这时,小院的篱笆被人推开了,赖石头眼尖,一眼就喊出了声。
“胡参谋长来了!”
胡发坚走了进来,他手里提着一个粗陶酒瓶,还有一个小纸包。
“振江同志,石头同志,今天咱们喝点。”
“马上要爬老山界了,山上冷,喝点烧酒御寒。”
胡发坚在炕沿坐下,打开纸包,里面是炒得焦香的花生米。
赖石头眼睛都直了,在苏区,花生米可是过年才有的稀罕物。
胡发坚倒了三碗酒——给赖石头的那碗只倒了小半。
“第一碗,敬牺牲的同志。”胡发坚端起碗,一饮而尽。
罗振江跟着喝了,酒液像火一样烧过喉咙,烧进胃里。
赖石头被辣得龇牙咧嘴,却还是把碗里的酒喝光了。
三人沉默地吃着花生米,一粒,又一粒。
窗外的天色渐渐暗了,胡发坚又倒了两碗酒——这次没给赖石头倒。
“振江,”他第一次省略了“同志”二字,“有件事,组织上决定告诉你。”
罗振江握着酒碗的手紧了紧,赖石头也坐直了身体,眼睛紧紧盯着胡发坚。
胡发坚的声音很低,低得几乎听不见:“红34师,全军覆没了……”
酒碗在罗振江手里晃了晃,几滴酒洒了出来。
赖石头猛地站起来,又因为腿伤踉跄了一下。
“他们在灌阳一带被桂军合围,激战数日,弹尽粮绝。”胡发坚每个字都说得很慢,很重。
“陈树湘师长重伤被俘……在被押往长沙的路上,他扯断了自己的肠子,壮烈牺牲。”
屋子里死一般寂静。罗振江听见自己的心跳,咚,咚,咚,像锤子在砸。赖石头呆呆地站着,嘴唇哆嗦着,却发不出声音。

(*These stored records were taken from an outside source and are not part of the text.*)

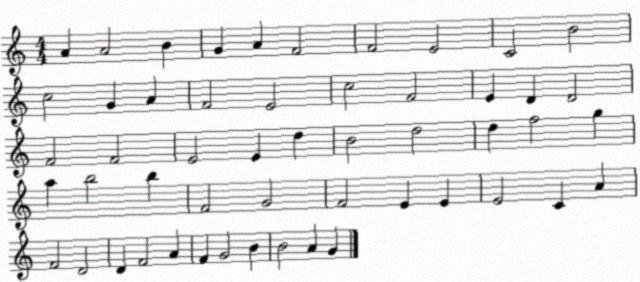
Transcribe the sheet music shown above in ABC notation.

X:1
T:Untitled
M:4/4
L:1/4
K:C
A A2 B G A F2 F2 E2 C2 B2 c2 G A F2 E2 c2 F2 E D D2 F2 F2 E2 E d B2 d2 d f2 g a b2 b F2 G2 F2 E E E2 C A F2 D2 D F2 A F G2 B B2 A G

“陈师长最后的话是……”胡发坚的声音哽了一下:“‘为苏维埃新中国流尽最后一滴血’。”
罗振江手里的酒碗“啪”地掉在炕上,碎了。
酒液渗进土坯,留下一片深色的湿痕。
他低着头,肩膀开始颤抖,一开始是轻微的,然后越来越剧烈。
赖石头突然“哇”地一声哭了出来。
那是孩子般毫无顾忌的哭声,撕心裂肺。
他扑到炕上,抓住罗振江的胳膊:“罗老师,陈师长没了……陈师长没了……”
(注:陈树湘,1905-1934,1927年参加南昌起义,后又随团参加湘赣边界秋收起义,并上井冈山,曾任中国工农红军第5军团第34师师长。1934年11月下旬,在湘江之战中,他率领部队付出重大牺牲,在完成掩护红军主力和中共中央、中央军委机关抢渡湘江的艰巨任务后,负伤被俘。1934年12月18日,在敌人押送前往长沙的途中,陈树湘趁敌不备,忍着剧痛,从伤口处掏出肠子,用力绞断,壮烈牺牲,时年29岁。2009年9月10日,陈树湘被评为100位为新中国成立作出突出贡献的英雄模范人物之一)
(注:“五百斤大米,一百多块银元”,出自时任红一方面军第3军团司令部管理科文书,开国少将黄玉昆撰写的回忆文章《友爱》,解放军出版社《星火燎原全集普及本之四》,2009年9月出版。)